Explore the material:
• A. Rewrite the paragraph of the forum post about prism lenses that begins "In 2016 I got prism lenses" as a short bulleted list, keeping its main facts.
• B. List the vision problems named in the paragraph of the forum post about prism lenses that begins "I got sick in 2014".
• C. Please output the part of the forum post about prism lenses starting with "Experience with prism" and going on through "the Romberg sign?", word for word.

Document text:
Experience with prism lenses

ChookityPop

Senior Member
Messages
484
Likes
594
I dont know if I have proprioception or not. I have dysautonomia and suspect SFN.

I am not clumsy, not bumping into walls, spilling drinks etc. I actually feel that I still have great reflexes, like if something falls out of the fridge I catch it almost everytime. Though I might sway a little bit during the Romberg sign?

I got sick in 2014 with all kinds of different weird symptoms, the usual. I had lots of trouble with my vision from blurry vision, light sensitive, exophoria and accomodative spasm. No history with eye issues prior to getting sick.

In 2016 I got prism lenses from an expert on exophoria. And it helped tremendously. I had been inside my dark apartment for 1.5 months with excruciating pain in my eyes if I watched screens for only 5 seconds, stiff neck and headache. I was mild at the time. Prism lenses pretty much fixed all those issues.

I had to stop using my prism lenses in 2019 after I relapsed. Have used them on and off since only while using screens. But not for the last 6 months. The last months I have on occasions strained my eye muscles to the point that my body shuts down and I sleep for 2-3 hours and feel terrible. I got more brainfoggy, terrible eye pain, very sore and strainy eyes to the point I couldn't use my screens or read at all.

I then figured out I would try my prism glasses to see if they would help me look at the screens. This was a week ago and I still feel more robust and haven't get that strained in my eyes that I fall asleep. Though my eyes have gotten strainy on and off since 2016.

I find this very interesting. Without prism glasses I fall asleep if I use screens, sometimes very fast too.

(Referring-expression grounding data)

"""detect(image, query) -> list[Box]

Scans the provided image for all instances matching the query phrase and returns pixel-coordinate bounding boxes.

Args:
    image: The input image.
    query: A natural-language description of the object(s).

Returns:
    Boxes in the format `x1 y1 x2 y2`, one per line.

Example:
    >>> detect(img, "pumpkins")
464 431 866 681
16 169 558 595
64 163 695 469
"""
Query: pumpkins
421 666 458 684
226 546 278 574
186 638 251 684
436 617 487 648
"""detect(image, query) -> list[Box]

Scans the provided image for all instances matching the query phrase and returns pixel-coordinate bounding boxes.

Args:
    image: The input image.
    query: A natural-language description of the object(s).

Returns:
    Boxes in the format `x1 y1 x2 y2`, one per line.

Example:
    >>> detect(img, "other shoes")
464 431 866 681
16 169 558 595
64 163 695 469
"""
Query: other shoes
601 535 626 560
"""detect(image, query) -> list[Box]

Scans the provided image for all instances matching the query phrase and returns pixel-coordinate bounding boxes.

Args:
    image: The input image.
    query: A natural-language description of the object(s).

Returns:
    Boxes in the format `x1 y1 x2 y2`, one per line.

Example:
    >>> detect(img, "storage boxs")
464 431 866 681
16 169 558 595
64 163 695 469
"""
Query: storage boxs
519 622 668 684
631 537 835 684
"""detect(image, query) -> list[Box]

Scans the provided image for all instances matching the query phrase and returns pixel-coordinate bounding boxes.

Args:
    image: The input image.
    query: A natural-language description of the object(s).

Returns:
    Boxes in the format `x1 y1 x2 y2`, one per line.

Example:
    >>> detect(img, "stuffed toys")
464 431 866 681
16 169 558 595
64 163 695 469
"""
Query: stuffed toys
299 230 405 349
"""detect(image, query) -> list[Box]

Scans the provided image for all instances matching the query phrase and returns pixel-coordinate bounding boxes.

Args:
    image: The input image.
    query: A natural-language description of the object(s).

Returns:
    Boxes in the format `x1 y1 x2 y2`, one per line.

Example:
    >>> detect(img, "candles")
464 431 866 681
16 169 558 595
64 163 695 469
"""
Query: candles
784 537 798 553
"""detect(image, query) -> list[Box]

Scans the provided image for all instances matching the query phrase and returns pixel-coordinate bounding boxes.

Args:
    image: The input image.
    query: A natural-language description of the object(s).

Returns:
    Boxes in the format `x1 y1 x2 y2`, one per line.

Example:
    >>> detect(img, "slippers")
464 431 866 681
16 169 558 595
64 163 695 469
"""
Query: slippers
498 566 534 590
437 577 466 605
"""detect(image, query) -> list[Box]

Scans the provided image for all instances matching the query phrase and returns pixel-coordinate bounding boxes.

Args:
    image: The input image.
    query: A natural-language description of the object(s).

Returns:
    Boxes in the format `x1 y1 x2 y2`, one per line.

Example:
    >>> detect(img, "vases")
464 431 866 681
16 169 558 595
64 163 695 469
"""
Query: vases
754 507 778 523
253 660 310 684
--
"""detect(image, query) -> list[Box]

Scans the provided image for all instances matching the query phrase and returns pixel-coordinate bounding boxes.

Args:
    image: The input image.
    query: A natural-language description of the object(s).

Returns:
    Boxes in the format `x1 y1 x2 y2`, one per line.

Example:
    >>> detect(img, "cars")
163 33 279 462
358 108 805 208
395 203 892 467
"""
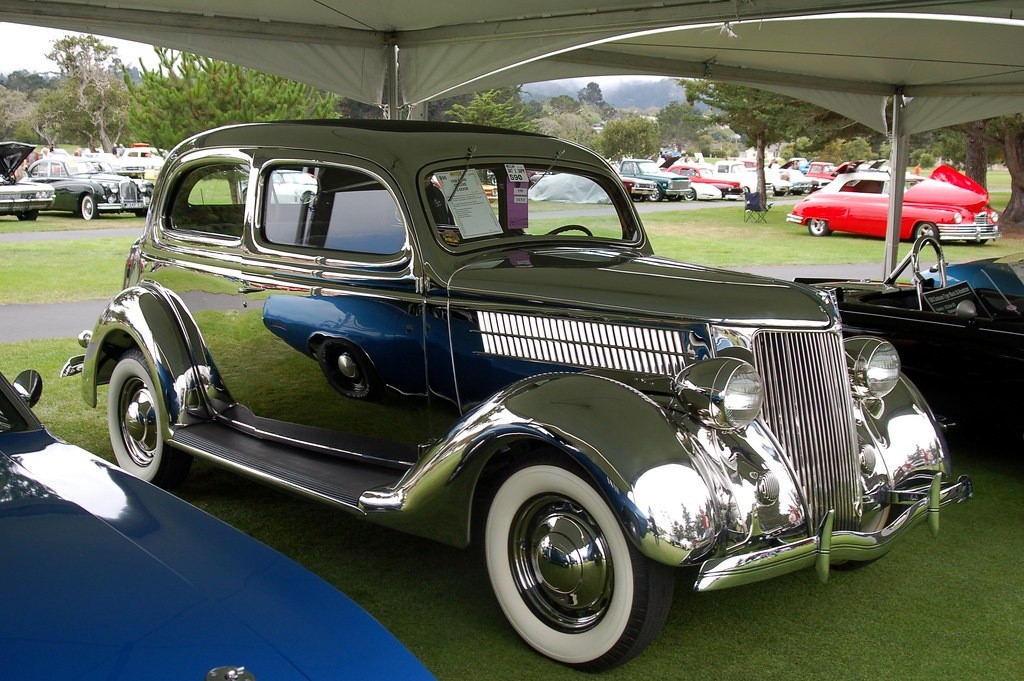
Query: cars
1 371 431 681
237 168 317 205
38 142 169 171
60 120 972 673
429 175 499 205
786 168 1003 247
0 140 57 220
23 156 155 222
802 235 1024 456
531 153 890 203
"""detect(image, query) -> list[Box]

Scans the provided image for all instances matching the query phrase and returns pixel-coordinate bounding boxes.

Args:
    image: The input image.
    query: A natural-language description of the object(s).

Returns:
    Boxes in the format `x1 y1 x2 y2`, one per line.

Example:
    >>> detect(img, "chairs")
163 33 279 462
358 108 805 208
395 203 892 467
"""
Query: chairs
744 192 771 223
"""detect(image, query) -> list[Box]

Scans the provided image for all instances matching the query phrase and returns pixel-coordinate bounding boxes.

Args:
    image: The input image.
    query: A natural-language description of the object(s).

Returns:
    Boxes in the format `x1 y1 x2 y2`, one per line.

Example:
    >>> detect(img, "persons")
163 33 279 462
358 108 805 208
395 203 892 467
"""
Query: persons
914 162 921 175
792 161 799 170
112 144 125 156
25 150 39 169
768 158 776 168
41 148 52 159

Your responses:
• A.
- In 2016, the poster got prism lenses from an expert on exophoria, and they helped tremendously.
- Before that, the poster had spent 1.5 months inside a dark apartment, with excruciating eye pain after only 5 seconds of looking at screens, plus a stiff neck and headache.
- The poster was mild at the time.
- The prism lenses pretty much fixed all those issues.

• B.
- blurry vision
- light sensitive
- exophoria
- accomodative spasm

• C.
Experience with prism lenses

ChookityPop

Senior Member
Messages
484
Likes
594
I dont know if I have proprioception or not. I have dysautonomia and suspect SFN.

I am not clumsy, not bumping into walls, spilling drinks etc. I actually feel that I still have great reflexes, like if something falls out of the fridge I catch it almost everytime. Though I might sway a little bit during the Romberg sign?